Coal seam gas (CGS) extraction, which the Government’s announcement yesterday should only have a marginal/negligible impact on (Mining buffer ‘doesn’t go far enough’) will be one of the big drivers of Queensland’s economic growth in the next few years. And the prosperity will be shared around the State with flow-on impacts to other industries, such as the building industry in Toowoomba ($57m deal boost to job market):
A $57million contract that will create 230 Toowoomba jobs has come at a perfect time for Cambooya carpenter Jason White.
The Hutchinson Builders Toowoomba carpentry supervisor said the announcement of the contract between his employers and gas company QGC came as a huge relief to him and his partner Naomi Davidson.
Under the deal, 1286 accommodation units will be constructed to house workers at Surat Basin sites Ruby and Woleebee Ck.
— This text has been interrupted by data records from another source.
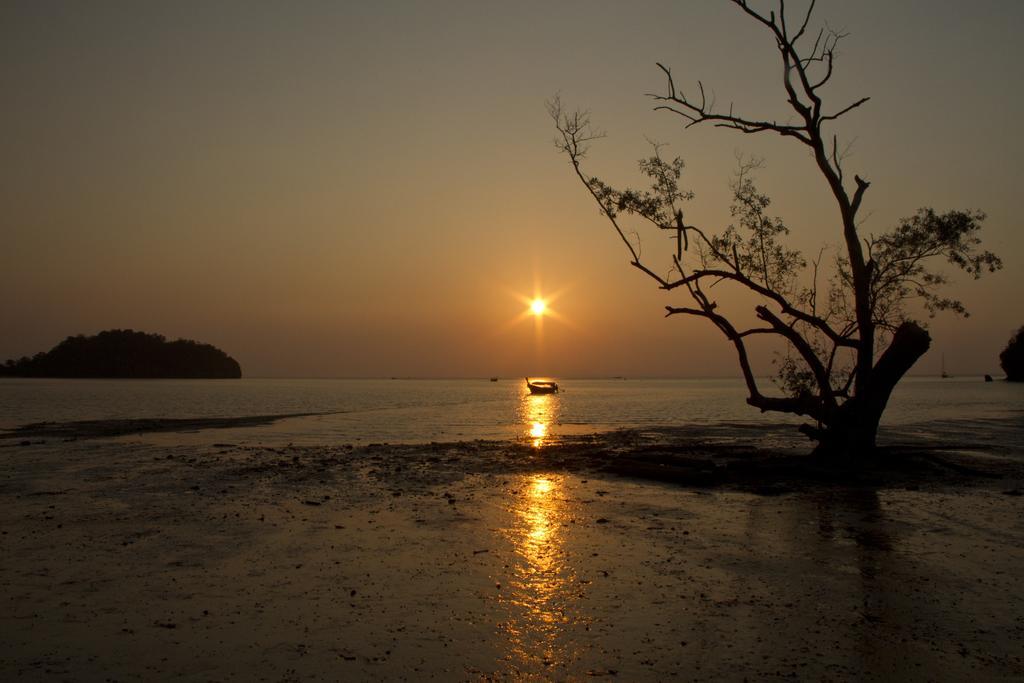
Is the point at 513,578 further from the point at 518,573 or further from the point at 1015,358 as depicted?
Result: the point at 1015,358

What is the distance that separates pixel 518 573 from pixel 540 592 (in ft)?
3.18

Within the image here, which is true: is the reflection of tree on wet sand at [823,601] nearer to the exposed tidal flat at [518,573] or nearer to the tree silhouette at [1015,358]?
the exposed tidal flat at [518,573]

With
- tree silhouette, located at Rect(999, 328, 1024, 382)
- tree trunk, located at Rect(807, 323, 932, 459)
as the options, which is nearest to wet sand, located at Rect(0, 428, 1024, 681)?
tree trunk, located at Rect(807, 323, 932, 459)

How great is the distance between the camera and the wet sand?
688 cm

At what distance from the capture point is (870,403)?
68.1 ft

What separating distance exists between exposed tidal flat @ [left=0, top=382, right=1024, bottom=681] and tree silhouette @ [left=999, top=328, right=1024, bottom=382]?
168034 mm

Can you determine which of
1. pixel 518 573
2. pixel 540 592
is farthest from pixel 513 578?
pixel 540 592

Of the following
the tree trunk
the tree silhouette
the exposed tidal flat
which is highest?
the tree silhouette

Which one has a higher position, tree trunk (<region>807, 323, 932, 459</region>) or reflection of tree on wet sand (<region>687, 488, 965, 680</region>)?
tree trunk (<region>807, 323, 932, 459</region>)

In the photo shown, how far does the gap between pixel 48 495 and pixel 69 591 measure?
29.3ft

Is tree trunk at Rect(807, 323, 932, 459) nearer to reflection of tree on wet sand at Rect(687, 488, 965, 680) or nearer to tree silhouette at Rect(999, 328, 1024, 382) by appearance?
reflection of tree on wet sand at Rect(687, 488, 965, 680)

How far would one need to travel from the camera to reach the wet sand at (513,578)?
688cm

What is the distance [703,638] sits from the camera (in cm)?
743

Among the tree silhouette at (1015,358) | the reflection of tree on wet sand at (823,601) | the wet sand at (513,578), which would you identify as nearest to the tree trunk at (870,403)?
the wet sand at (513,578)
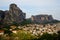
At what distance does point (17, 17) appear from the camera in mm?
65875

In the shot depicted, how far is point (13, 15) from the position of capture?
63312mm

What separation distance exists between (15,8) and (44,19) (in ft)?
71.4

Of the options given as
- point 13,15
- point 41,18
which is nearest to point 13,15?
point 13,15

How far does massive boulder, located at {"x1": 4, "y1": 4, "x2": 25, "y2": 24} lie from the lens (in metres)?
60.6

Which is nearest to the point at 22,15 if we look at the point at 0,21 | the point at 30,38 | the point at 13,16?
the point at 13,16

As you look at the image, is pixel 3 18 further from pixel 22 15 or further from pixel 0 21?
pixel 22 15

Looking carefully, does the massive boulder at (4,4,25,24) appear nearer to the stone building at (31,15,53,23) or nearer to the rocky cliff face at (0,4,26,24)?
the rocky cliff face at (0,4,26,24)

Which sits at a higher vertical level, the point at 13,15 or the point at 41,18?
the point at 13,15

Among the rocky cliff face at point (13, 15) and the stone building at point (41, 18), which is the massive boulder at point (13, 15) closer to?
the rocky cliff face at point (13, 15)

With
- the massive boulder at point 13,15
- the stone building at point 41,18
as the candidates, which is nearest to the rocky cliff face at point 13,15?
the massive boulder at point 13,15

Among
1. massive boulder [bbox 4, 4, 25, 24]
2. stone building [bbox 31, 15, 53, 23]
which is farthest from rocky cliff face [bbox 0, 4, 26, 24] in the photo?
stone building [bbox 31, 15, 53, 23]

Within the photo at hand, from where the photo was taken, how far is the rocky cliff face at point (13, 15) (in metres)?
60.5

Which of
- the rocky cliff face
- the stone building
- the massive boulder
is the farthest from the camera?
the stone building

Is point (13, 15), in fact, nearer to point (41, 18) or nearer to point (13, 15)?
point (13, 15)
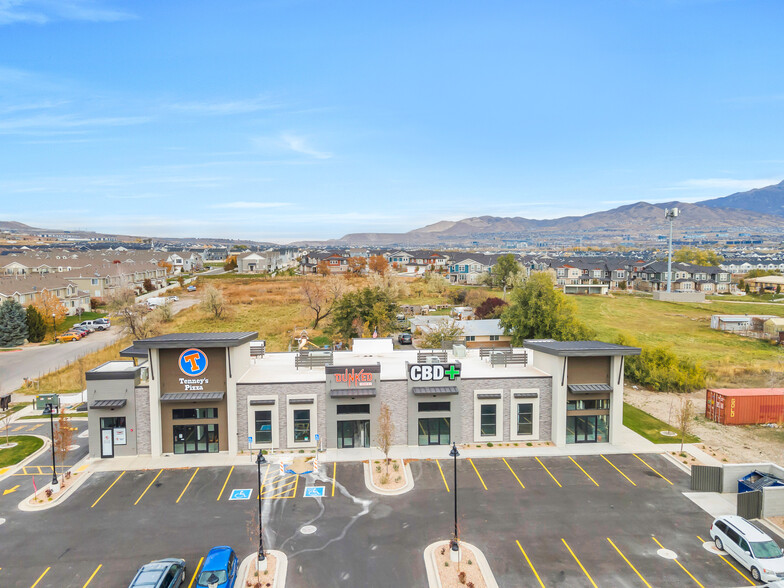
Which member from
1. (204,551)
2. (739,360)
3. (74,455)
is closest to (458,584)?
(204,551)

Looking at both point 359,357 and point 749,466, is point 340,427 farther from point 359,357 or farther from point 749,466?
point 749,466

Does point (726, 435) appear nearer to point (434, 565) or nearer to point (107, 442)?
point (434, 565)

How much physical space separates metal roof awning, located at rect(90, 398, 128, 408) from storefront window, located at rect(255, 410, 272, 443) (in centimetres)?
805

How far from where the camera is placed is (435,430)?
3291cm

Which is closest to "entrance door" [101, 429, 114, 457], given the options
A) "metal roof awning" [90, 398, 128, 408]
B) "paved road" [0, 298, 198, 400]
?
"metal roof awning" [90, 398, 128, 408]

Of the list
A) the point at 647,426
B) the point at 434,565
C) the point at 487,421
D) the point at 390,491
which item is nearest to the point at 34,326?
the point at 390,491

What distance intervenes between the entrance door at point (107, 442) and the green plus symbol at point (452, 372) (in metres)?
21.2

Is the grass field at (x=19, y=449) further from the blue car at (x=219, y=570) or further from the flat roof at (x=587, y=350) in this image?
the flat roof at (x=587, y=350)

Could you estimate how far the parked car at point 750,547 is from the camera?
19.0 meters

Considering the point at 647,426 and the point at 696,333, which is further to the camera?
the point at 696,333

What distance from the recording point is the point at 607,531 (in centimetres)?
2273

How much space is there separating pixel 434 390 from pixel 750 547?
17.3 metres

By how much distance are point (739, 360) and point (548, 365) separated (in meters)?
38.6

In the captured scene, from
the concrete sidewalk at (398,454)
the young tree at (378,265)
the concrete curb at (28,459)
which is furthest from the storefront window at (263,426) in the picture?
the young tree at (378,265)
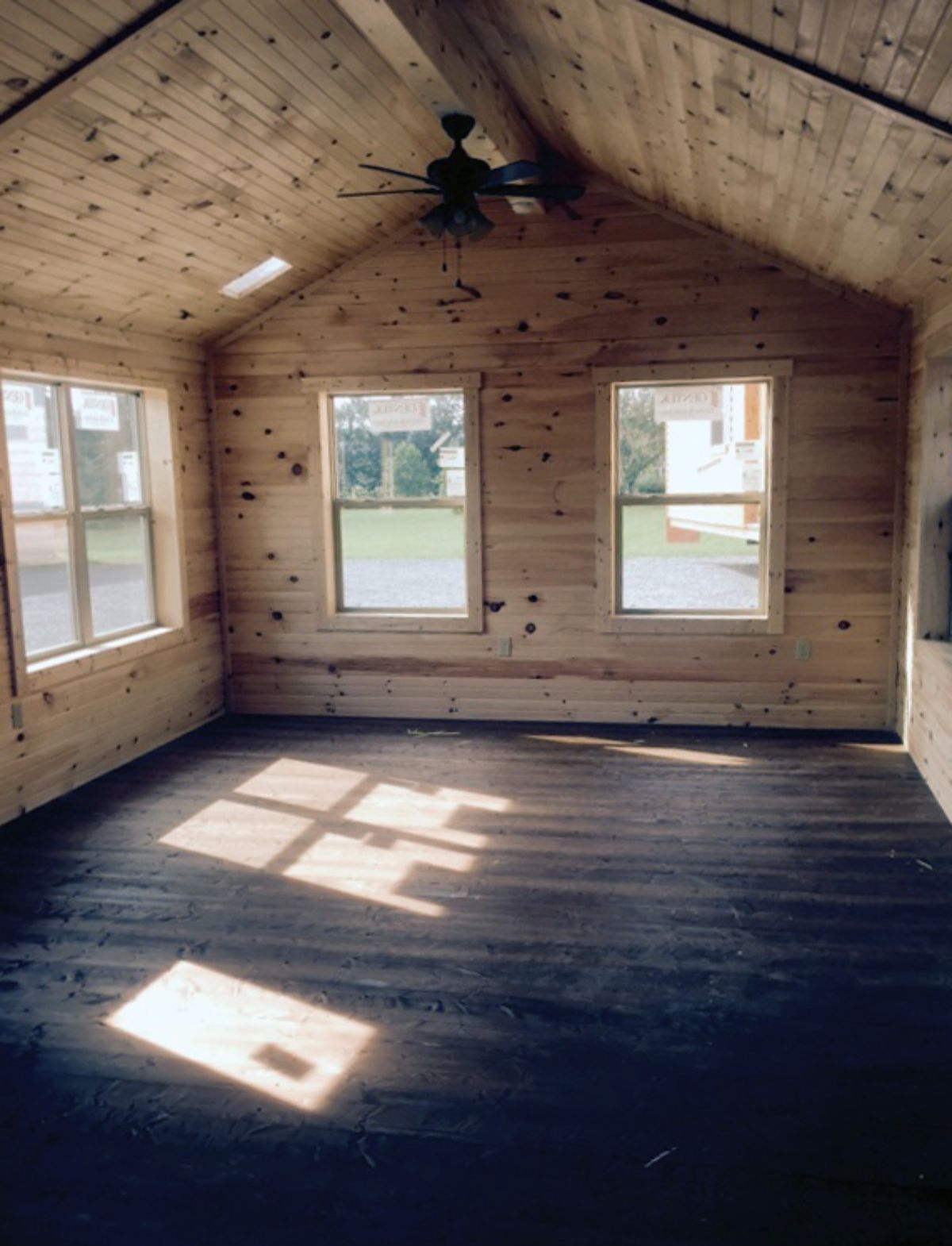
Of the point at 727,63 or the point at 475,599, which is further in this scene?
the point at 475,599

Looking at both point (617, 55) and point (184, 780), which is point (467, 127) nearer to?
point (617, 55)

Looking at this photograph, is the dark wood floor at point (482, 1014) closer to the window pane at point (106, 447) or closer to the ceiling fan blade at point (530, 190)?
the window pane at point (106, 447)

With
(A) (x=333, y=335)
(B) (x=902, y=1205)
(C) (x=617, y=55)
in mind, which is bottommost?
(B) (x=902, y=1205)

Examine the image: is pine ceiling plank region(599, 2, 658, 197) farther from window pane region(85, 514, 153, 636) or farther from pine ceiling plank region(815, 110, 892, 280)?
window pane region(85, 514, 153, 636)

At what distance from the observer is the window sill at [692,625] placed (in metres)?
6.15

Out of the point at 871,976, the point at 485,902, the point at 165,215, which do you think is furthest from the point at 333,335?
the point at 871,976

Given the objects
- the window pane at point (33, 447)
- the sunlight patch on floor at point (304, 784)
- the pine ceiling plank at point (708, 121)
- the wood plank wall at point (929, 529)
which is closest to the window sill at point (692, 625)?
the wood plank wall at point (929, 529)

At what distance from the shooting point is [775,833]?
4484mm

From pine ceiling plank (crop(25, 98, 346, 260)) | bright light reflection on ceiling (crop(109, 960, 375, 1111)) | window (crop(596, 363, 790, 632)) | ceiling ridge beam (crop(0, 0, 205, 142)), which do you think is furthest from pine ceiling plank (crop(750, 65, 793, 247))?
bright light reflection on ceiling (crop(109, 960, 375, 1111))

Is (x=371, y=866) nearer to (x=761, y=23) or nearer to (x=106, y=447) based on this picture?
(x=106, y=447)

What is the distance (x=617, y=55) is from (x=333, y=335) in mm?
3103

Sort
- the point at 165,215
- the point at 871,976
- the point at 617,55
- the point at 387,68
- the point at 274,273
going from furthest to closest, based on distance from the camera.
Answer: the point at 274,273 < the point at 165,215 < the point at 387,68 < the point at 617,55 < the point at 871,976

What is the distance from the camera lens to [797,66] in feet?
9.64

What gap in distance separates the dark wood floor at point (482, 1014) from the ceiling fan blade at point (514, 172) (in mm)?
2894
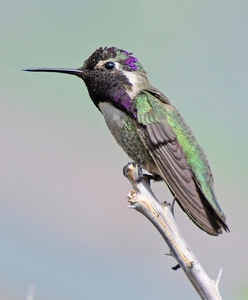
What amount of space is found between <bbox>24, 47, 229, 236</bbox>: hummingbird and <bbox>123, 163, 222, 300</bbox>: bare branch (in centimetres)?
52

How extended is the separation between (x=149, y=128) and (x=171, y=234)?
144cm

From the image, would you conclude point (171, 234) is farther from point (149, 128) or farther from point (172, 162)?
point (149, 128)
The single person accommodation unit, colloquially known as a donga, is a defining feature of the current resources boom. With all the new development in the Surat basin, the number of fly-in, fly-out (FIFO) or drive-in, drive-out (DIDO) workers must soon be approaching 5,000 people or around 10% of the region’s population (i.e. somewhere near the proportion in the Bowen basin). These FIFO/DIDO workers include not only miners but people in other industries benefiting from the boom (e.g. Mine sex work a hot bed of controversy). It’s time for OESR to update its Surat Basin Population Report so we can fully understand the economic and social impacts of these important developments.